In their ground-breaking book, Brand Admiration: Building a Business People Love, marketing researchers C. Whan Park, Deborah J. MacInnis, and Andreas B. Eisingerich share decades of research that make a compelling argument for the enduring value of investing in becoming an admired brand.

Specifically, the authors found that brand admiration tends to propagate distinct human behaviours that drive three clear business benefits: unwavering brand loyalty, passionate brand advocacy, and enhanced cost efficiencies and stronger market position.

1. Unwavering Brand Loyalty
Going through Brand Keys’ annual Customer Loyalty and Engagement Index, it is not particularly shocking that the companies with the highest customer loyalty rankings are also some of the world’s most admired brands.
According to a study on brand admiration by Stanford University, globally beloved brands benefit from the following:
Repeat purchase patterns over competing brands

A willingness by customers to pay a premium (you may consider products like Apple, Bang & Olufsen, Rolls Royce etc)
An unwillingness to substitute—even if a lower- alternative is easily accessible
These benefits are illustrated in a study by Cornell University on the impact of loyalty in the hotel industry—a market where loyalty is hard to achieve but easy to quantify. According to the study, when hotel chains were able to enroll frequent customers in loyalty programmes, it resulted in a 50% increase in revenue for enrolled vs. ‘unenrolled’ frequent customers.

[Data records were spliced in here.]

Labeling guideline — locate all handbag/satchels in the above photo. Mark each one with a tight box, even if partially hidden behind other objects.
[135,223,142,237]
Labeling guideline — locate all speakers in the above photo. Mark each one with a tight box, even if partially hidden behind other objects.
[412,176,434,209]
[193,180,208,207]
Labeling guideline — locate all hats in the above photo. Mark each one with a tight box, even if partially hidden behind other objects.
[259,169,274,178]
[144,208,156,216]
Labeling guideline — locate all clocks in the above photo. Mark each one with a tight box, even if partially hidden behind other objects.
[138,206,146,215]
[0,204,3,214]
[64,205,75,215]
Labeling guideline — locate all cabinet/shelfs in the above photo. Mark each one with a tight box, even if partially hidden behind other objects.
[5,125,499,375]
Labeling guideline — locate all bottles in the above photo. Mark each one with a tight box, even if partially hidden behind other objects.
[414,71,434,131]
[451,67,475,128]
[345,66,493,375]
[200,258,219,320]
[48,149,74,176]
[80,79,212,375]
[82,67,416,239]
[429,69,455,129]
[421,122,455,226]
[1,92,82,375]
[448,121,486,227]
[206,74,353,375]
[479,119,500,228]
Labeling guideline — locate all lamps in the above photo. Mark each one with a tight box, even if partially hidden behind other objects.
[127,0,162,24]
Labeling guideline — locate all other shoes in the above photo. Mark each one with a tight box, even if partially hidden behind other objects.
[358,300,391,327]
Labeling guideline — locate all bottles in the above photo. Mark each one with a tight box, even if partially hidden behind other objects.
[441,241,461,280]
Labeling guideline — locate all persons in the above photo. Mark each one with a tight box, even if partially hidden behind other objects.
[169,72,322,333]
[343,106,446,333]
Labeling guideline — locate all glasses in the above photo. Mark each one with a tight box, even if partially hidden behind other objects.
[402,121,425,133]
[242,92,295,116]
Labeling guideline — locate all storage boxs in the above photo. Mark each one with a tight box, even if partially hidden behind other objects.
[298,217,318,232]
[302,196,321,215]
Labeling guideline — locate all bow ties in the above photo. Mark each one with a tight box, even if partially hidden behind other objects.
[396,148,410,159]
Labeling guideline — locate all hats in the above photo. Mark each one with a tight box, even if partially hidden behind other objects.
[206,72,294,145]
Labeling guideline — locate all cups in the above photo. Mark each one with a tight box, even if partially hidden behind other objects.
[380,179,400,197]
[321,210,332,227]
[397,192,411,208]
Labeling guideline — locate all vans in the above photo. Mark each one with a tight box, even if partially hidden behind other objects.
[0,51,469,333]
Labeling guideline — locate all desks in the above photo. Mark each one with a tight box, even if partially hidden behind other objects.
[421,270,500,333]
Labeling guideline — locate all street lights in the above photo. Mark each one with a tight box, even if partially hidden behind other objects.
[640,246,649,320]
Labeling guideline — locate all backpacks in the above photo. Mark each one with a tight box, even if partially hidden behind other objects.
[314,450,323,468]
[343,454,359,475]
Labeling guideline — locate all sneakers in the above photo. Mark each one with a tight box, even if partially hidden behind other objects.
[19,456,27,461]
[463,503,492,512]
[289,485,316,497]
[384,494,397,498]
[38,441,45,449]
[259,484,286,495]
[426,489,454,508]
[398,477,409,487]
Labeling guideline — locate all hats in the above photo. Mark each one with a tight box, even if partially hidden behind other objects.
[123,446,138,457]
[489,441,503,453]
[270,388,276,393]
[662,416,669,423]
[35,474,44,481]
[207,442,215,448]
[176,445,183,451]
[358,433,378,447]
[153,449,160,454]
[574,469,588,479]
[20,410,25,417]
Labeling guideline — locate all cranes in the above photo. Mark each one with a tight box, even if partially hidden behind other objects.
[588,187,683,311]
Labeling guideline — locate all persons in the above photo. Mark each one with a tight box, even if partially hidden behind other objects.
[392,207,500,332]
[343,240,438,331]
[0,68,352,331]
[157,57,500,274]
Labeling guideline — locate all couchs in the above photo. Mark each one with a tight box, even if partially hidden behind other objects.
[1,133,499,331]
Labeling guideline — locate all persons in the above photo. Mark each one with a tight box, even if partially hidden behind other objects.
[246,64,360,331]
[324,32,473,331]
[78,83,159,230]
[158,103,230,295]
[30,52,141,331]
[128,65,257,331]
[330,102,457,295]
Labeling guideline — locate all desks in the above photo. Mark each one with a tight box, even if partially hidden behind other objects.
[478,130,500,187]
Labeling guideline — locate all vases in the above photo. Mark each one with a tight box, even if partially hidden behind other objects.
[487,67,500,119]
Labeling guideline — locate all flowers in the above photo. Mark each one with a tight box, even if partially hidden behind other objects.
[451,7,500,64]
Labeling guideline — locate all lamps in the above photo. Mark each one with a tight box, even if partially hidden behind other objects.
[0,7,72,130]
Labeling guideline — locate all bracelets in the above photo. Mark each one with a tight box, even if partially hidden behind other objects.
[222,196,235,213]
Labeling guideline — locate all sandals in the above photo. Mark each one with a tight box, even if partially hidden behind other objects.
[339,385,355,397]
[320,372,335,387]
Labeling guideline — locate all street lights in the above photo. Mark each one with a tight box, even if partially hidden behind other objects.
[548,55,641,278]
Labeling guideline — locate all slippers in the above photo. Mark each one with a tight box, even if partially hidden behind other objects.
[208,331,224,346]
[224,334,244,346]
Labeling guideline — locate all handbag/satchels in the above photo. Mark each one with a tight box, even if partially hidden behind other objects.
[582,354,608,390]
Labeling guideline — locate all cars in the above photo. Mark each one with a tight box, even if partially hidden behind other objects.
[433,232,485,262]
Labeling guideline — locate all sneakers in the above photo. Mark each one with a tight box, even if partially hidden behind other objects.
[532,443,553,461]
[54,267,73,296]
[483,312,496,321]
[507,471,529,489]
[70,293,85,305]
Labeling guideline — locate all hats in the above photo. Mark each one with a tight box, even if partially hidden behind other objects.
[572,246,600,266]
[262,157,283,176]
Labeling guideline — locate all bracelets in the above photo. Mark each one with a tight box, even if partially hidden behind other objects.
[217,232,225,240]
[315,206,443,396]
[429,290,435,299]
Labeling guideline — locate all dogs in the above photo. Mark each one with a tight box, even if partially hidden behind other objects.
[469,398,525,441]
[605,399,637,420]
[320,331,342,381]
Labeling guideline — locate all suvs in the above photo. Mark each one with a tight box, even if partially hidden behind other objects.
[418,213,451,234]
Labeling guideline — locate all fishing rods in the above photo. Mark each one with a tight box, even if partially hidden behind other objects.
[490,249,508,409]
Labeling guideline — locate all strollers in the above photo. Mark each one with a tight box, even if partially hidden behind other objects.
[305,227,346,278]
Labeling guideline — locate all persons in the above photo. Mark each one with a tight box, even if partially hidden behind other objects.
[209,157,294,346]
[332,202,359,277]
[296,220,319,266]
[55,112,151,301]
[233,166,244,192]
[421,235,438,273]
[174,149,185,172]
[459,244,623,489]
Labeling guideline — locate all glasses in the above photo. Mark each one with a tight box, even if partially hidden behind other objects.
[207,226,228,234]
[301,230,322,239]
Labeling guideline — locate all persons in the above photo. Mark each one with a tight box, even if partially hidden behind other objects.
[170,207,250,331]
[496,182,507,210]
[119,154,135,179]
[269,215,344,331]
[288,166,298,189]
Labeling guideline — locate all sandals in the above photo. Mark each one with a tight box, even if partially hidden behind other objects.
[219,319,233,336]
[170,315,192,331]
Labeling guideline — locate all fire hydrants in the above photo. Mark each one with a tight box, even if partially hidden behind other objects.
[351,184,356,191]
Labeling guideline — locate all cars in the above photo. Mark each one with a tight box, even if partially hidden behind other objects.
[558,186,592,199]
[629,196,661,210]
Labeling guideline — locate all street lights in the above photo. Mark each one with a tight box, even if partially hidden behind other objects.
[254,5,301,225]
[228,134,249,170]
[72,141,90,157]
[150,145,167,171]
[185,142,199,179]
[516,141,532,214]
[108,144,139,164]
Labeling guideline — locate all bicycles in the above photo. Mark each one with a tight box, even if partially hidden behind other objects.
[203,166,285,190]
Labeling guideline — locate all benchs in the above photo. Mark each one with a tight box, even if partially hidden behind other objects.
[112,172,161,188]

2. Passionate Brand Advocacy
Brand admirers aren’t just more willing to buy more from their favorite companies, they’re also more likely to talk about, share, and promote those brands at a much higher rate than “average” consumers.
At scale, those behaviours make it far easier (and cheaper) for brands to raise awareness, market new products or services, and recruit new brand admirers—and all these compound brand admiration.

3. Enhanced Cost Efficiencies and Stronger Market Position
When people are more loyal to a brand (and, thus, more likely to advocate on its behalf), the business will naturally spend less to market its products and raise awareness for new offerings. It will also have higher employee morale and lower employee turnover, both of which have a powerful and direct impact on a company’s bottom line.
To understand the direct impact on a business, consider how much a 20% drop in customer acquisition costs, or how a 20% improvement in employee retention, would affect a business. What would those cost savings and improved cost efficiencies allow the business to do that its competitors can’t afford to match?

Is A Brand Capitalizing on the Potential of Brand Admiration?
When the quantifiable link between brand admiration and business results is taken into account, it is safe to posit that brand admiration just might be the most desired status of brand health.

When a business is able to build a framework that takes customers well beyond just liking or trusting it—to a point where they unabashedly defend and forgive it—every Key Performance Indices (KPI) begins to compound. Instead of incremental market gains, the brand will record exponential improvement in every important area of business—from partner and vendor alliances to customer and talent acquisition.

Last line: If you cultivate and foster brand trust correctly, your company won’t need to constantly throw piles of money at rebuilding and repairing trust with customers. Instead, that trust will be part and parcel of who you are as a business, and it will become one of the driving forces behind why people choose to associate with your brand.